Exercise brief:
Set down all of the entries below word for word, with the pictures left out.

Excerpted records Block Start

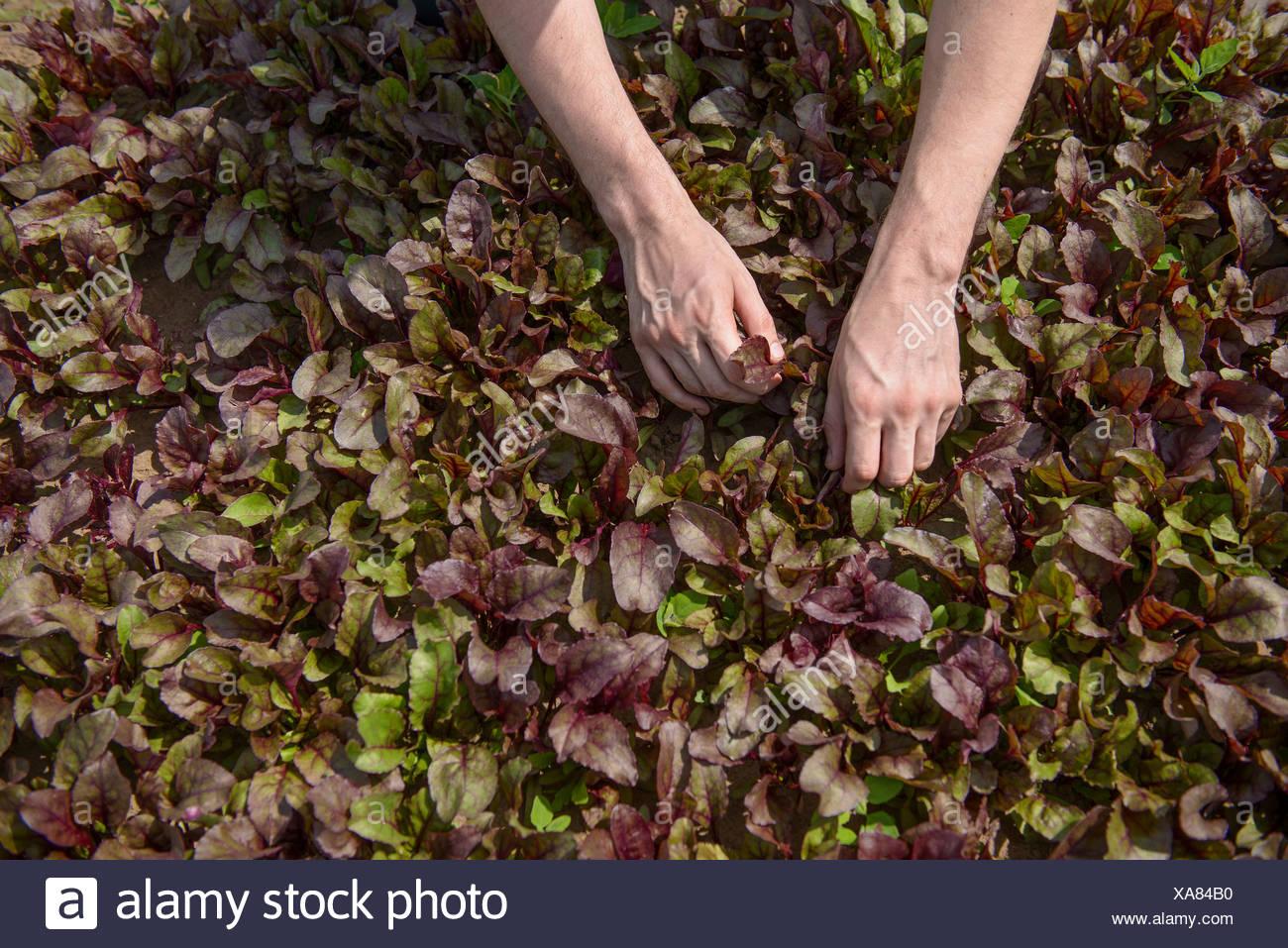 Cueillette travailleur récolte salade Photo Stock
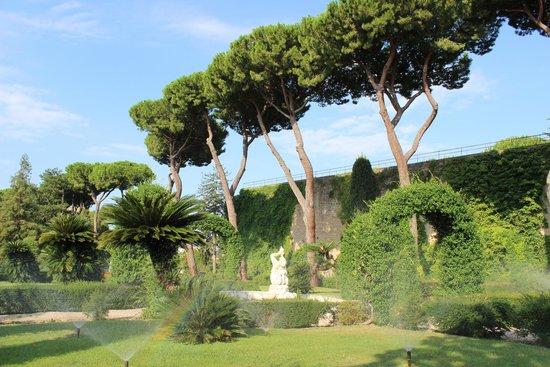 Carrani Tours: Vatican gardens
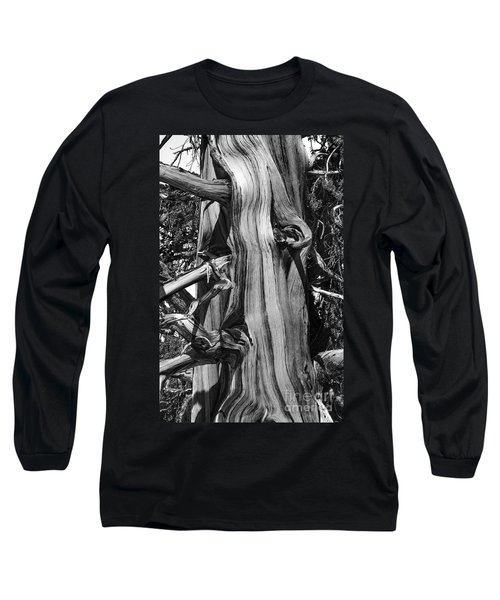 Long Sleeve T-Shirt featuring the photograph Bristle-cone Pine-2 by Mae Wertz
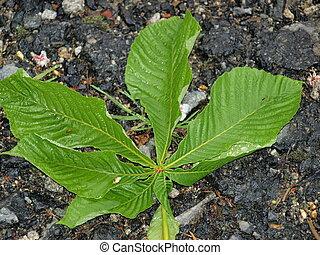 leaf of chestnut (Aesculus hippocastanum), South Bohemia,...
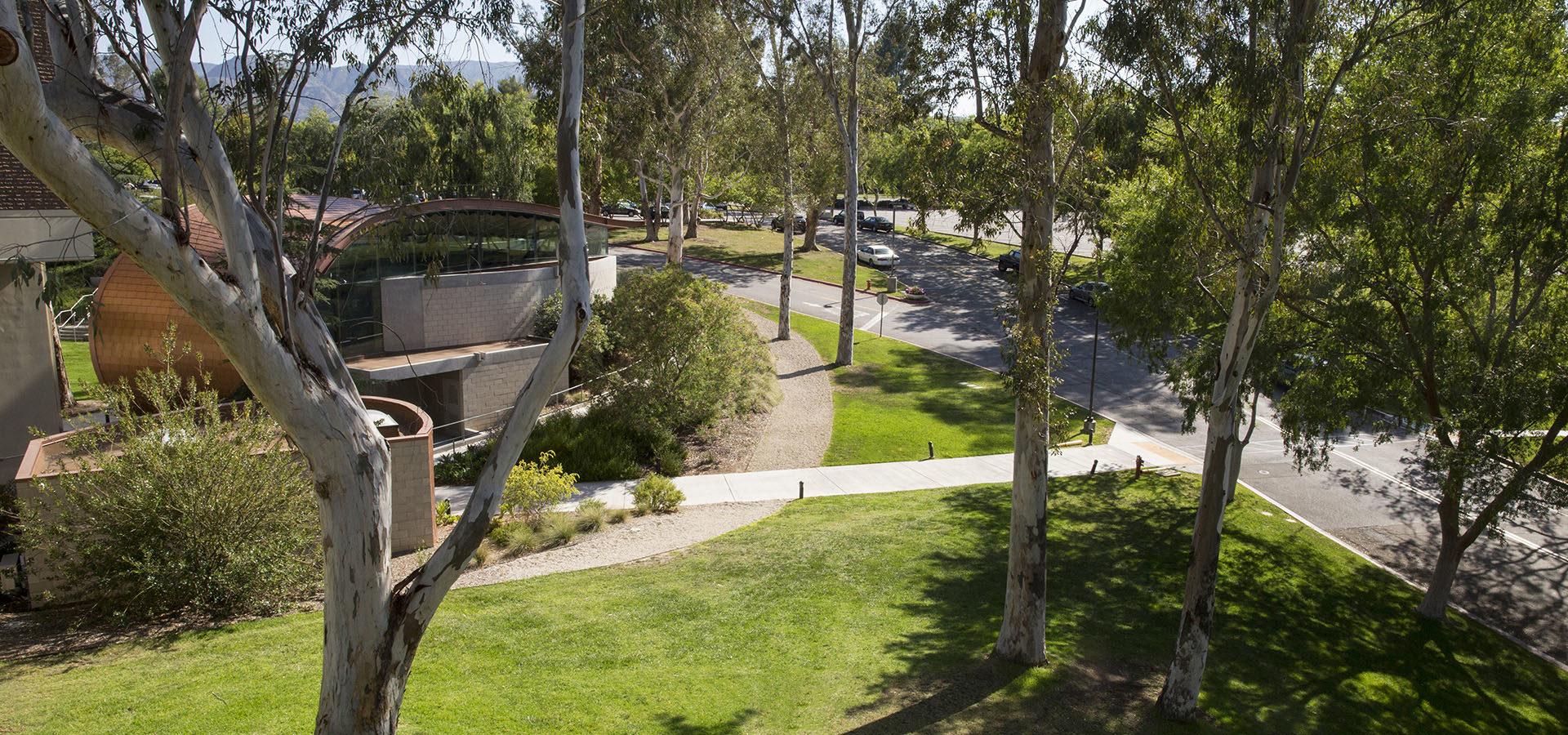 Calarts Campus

Excerpted records Block End

Result of this exercise:
 Cueillette travailleur récolte salade Photo Stock
 Carrani Tours: Vatican gardens
 Long Sleeve T-Shirt featuring the photograph Bristle-cone Pine-2 by Mae Wertz
 leaf of chestnut (Aesculus hippocastanum), South Bohemia,...
 Calarts Campus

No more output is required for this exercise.